C’est officiel : Le Pentagone a classé Anthropic comme un risque pour la chaîne d’approvisionnement

Le Département de la Défense (DOD) américain a officiellement notifié la direction d’Anthropic que la société et ses produits ont été désignés comme un **risque pour la chaîne d’approvisionnement**, rapporte Bloomberg en citant un haut responsable du département. Cette décision survient après plusieurs semaines de tensions croissantes entre le laboratoire d’IA et le gouvernement militaire, notamment en raison de divergences sur l’utilisation des technologies d’Anthropic à des fins militaires ou de surveillance.

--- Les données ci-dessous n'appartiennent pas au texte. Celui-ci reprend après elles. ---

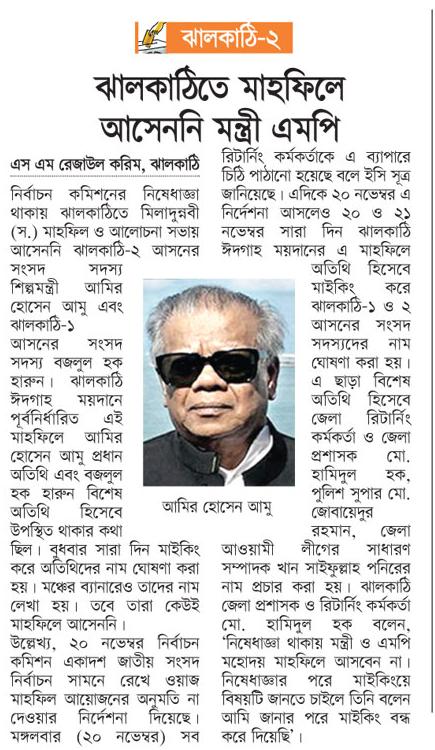 ঝালকাঠি-২

ঝালকাঠিতে মাহফিলে আসেননি মন্ত্রী এমপি

এস এম রেজাউল করিম, ঝালকাঠি

নির্বাচন কমিশনের নিষেধাজ্ঞা থাকায় ঝালকাঠিতে মিলাদুন্নবী (স.) মাহফিল ও আলোচনা সভায় আসেননি ঝালকাঠি-২ আসনের সংসদ সদস্য শিল্পমন্ত্রী আমির হোসেন আমু এবং ঝালকাঠি-১ আসনের সংসদ সদস্য বজলুল হক হারুন। ঝালকাঠি ঈদগাহ ময়দানে পূর্বনির্ধারিত এই মাহফিলে আমির হোসেন আমু প্রধান অতিথি এবং বজলুল হক হারুন বিশেষ অতিথি হিসেবে উপস্থিত থাকার কথা ছিল। বুধবার সারা দিন মাইকিং করে অতিথিদের নাম ঘোষণা করা হয়। মঞ্চের ব্যানারেও তাদের নাম লেখা হয়। তবে তারা কেউই মাহফিলে আসেননি।

উল্লেখ্য, ২০ নভেম্বর নির্বাচন কমিশন একাদশ জাতীয় সংসদ নির্বাচন সামনে রেখে ওয়াজ মাহফিল আয়োজনের অনুমতি না দেওয়ার নির্দেশনা দিয়েছে। মঙ্গলবার (২০ নভেম্বর) সব রিটার্নিং কর্মকর্তাকে এ ব্যাপারে চিঠি পাঠানো হয়েছে বলে ইসি সূত্র জানিয়েছে। এদিকে ২০ নভেম্বর এ নির্দেশনা আসলেও ২০ ও ২১ নভেম্বর সারা দিন ঝালকাঠি ঈদগাহ ময়দানের এ মাহফিলে অতিথি হিসেবে মাইকিং করে ঝালকাঠি-১ ও ২ আসনের সংসদ সদস্যদের নাম ঘোষণা করা হয়। এ ছাড়া বিশেষ অতিথি হিসেবে জেলা রিটার্নিং কর্মকর্তা ও জেলা প্রশাসক মো. হামিদুল হক, পুলিশ সুপার মো. জোবায়েদুর রহমান, জেলা আওয়ামী লীগের সাধারণ সম্পাদক খান সাইফুল্লাহ পনিরের নাম প্রচার করা হয়। ঝালকাঠি জেলা প্রশাসক ও রিটার্নিং কর্মকর্তা মো. হামিদুল হক বলেন, 'নিষেধাজ্ঞা থাকায় মন্ত্রী ও এমপি মহোদয় মাহফিলে আসবেন না। নিষেধাজ্ঞার পরে মাইকিংয়ে বিষয়টি জানতে চাইলে তিনি বলেন আমি জানার পরে মাইকিং বন্ধ করে দিয়েছি'।

আমির হোসেন আমু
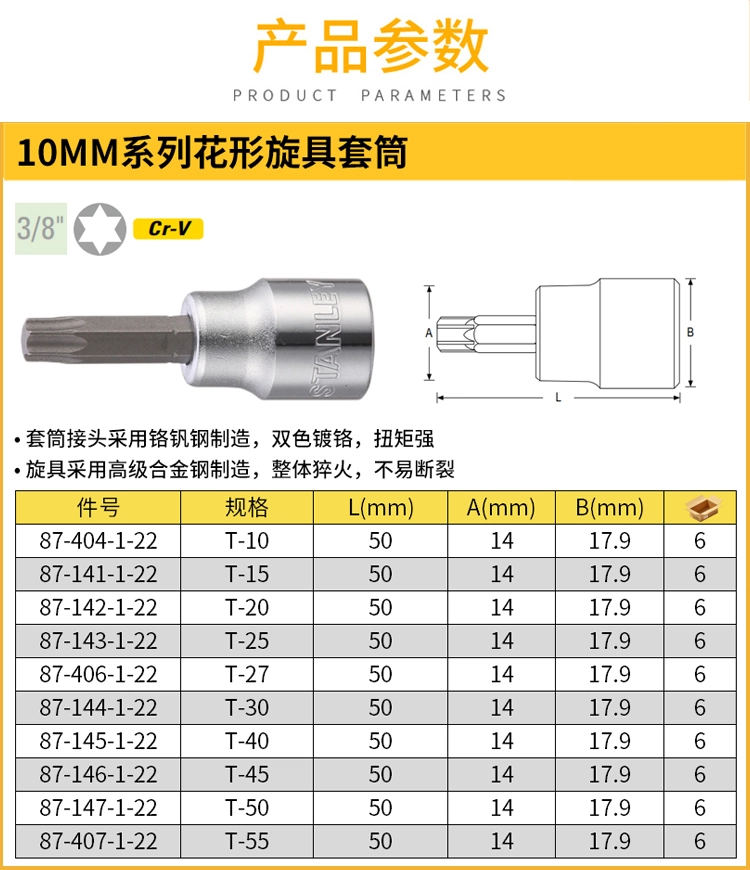 产品参数
PRODUCT PARAMETERS

10MM系列花形旋具套筒

3/8"

Cr-V

STANLEY

A

B

L

• 套筒接头采用铬钒钢制造，双色镀铬，扭矩强
• 旋具采用高级合金钢制造，整体猝火，不易断裂

| 件号 | 规格 | L(mm) | A(mm) | B(mm) |  |
|---|---|---|---|---|---|
| 87-404-1-22 | T-10 | 50 | 14 | 17.9 | 6 |
| 87-141-1-22 | T-15 | 50 | 14 | 17.9 | 6 |
| 87-142-1-22 | T-20 | 50 | 14 | 17.9 | 6 |
| 87-143-1-22 | T-25 | 50 | 14 | 17.9 | 6 |
| 87-406-1-22 | T-27 | 50 | 14 | 17.9 | 6 |
| 87-144-1-22 | T-30 | 50 | 14 | 17.9 | 6 |
| 87-145-1-22 | T-40 | 50 | 14 | 17.9 | 6 |
| 87-146-1-22 | T-45 | 50 | 14 | 17.9 | 6 |
| 87-147-1-22 | T-50 | 50 | 14 | 17.9 | 6 |
| 87-407-1-22 | T-55 | 50 | 14 | 17.9 | 6 |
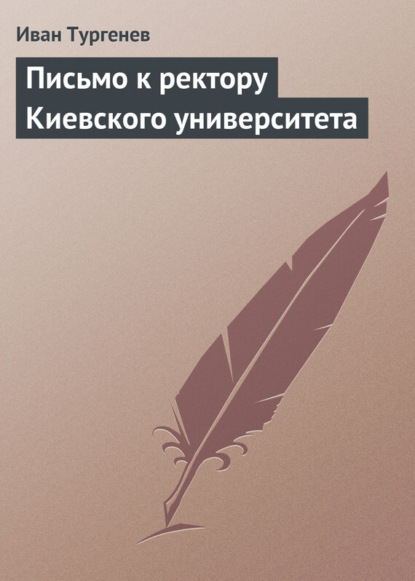 Иван Тургенев

Письмо к ректору Киевского университета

Le PDG d’Anthropic, Dario Amodei, a fermement refusé de permettre à l’armée d’utiliser ses systèmes d’IA pour la surveillance de masse des citoyens américains ou pour alimenter des armes entièrement autonomes sans intervention humaine. Le Département a argumenté que l’utilisation de l’IA ne devrait pas être limitée par un fournisseur privé, ce qui a conduit à la désignation comme un « risque pour la chaîne d’approvisionnement ». Cette dernière est habituellement réservée aux adversaires étrangers, ce qui souligne la gravité et l’exceptionnalité de cette décision.

La classification d’Anthropic comme un risque pour la chaîne d’approvisionnement pourrait perturber leurs opérations tout en mettant en péril celles du Pentagone, une situation sans précédent dans le domaine de la technologie et de la défense.

Actuellement, Anthropic, qui possède des systèmes d’intelligence artificielle classifiés, joue un rôle stratégique dans les opérations militaires américaines. Son modèle Claude est utilisé dans la campagne en Iran, notamment intégré dans le système Palantir Maven Smart System, un outil clé pour la gestion rapide et efficiente des données par les forces américaines au Moyen-Orient, selon Bloomberg. L’interdiction de collaborer avec le département militaire pourrait donc avoir des implications majeures pour cette collaboration technologique déjà cruciale.

Cette décision du DOD est qualifiée par plusieurs experts et critiques comme une action sans précédent, voire controversée. Dean Ball, ancien conseiller à la Maison-Blanche en matière d’IA sous l’administration Trump, a dénoncé cette désignation en la qualifiant de « bruit de mort » de la république américaine, accusant le gouvernement de manquer de stratégie et de privilégier une approche paternaliste et tribaliste à l’encontre d’innovateurs nationaux, parfois même plus dure que contre des adversaires étrangers. Plusieurs employés de grandes entreprises technologiques comme OpenAI et Google ont également appelé le Congrès à intervenir pour limiter l’usage potentiel de ces nouvelles classifications.

En parallèle, OpenAI a négocié un accord avec le Département pour permettre à ses systèmes d’IA d’être utilisés par l’armée à des fins « légales ». Cependant, certains employés expriment des inquiétudes quant à la formulation ambiguë de cet accord, qui pourrait ouvrir la porte à des utilisations que l’entreprise cherche à éviter, notamment pour des activités de surveillance de masse ou de frappes autonomes. Quant à Dario Amodei, il a dénoncé la nature « punitive et répressive » de l’action du DOD, en précisant que son refus de faire l’éloge ou de financer le président Trump aurait aggravé le conflit avec le Pentagone.

La prise de position d’Anthropic face aux exigences militaires soulève des questions éthiques et stratégiques sur l’avenir de l’IA militaire aux États-Unis.